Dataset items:
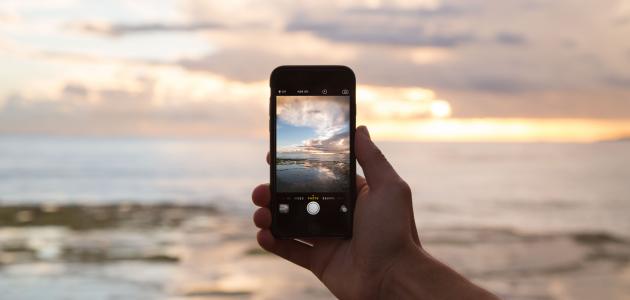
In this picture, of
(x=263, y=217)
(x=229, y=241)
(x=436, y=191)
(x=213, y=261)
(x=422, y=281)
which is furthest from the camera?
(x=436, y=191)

...

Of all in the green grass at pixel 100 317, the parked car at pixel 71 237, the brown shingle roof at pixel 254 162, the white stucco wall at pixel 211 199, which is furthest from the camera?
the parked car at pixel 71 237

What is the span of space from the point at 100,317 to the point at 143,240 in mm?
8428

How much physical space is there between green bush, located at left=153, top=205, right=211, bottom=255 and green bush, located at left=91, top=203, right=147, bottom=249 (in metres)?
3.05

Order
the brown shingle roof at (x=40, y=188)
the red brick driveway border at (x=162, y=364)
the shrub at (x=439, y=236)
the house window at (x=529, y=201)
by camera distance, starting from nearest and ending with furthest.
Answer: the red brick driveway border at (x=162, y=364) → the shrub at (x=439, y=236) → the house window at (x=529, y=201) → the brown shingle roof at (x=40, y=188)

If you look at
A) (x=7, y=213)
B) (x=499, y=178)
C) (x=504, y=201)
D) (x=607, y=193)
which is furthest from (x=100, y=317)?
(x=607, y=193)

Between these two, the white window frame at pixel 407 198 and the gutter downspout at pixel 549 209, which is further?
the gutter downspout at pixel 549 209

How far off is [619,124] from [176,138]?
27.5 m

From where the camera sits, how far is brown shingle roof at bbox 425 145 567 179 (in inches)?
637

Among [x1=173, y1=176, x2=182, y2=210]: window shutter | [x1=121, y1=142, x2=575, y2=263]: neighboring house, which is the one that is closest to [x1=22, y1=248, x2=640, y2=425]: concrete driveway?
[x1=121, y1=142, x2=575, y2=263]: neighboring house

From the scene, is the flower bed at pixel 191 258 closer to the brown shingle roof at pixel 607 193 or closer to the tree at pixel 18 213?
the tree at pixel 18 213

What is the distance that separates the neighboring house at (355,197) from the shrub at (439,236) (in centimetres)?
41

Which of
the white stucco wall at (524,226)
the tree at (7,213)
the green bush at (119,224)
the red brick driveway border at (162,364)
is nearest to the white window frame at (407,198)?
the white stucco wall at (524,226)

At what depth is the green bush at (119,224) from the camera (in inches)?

Exercise objective:
Copy out the stretch of the listing from the line containing "What is the distance" through the line containing "At what depth", both lines included, exactly as they appear.

Response:
What is the distance that separates the neighboring house at (355,197) from the shrub at (439,236) (in centimetres)?
41

Which of
the white stucco wall at (524,226)
the tree at (7,213)
the green bush at (119,224)
the red brick driveway border at (162,364)
is nearest to the white window frame at (407,198)?
the white stucco wall at (524,226)

At what depth is the green bush at (119,224) from the camera (in inches)?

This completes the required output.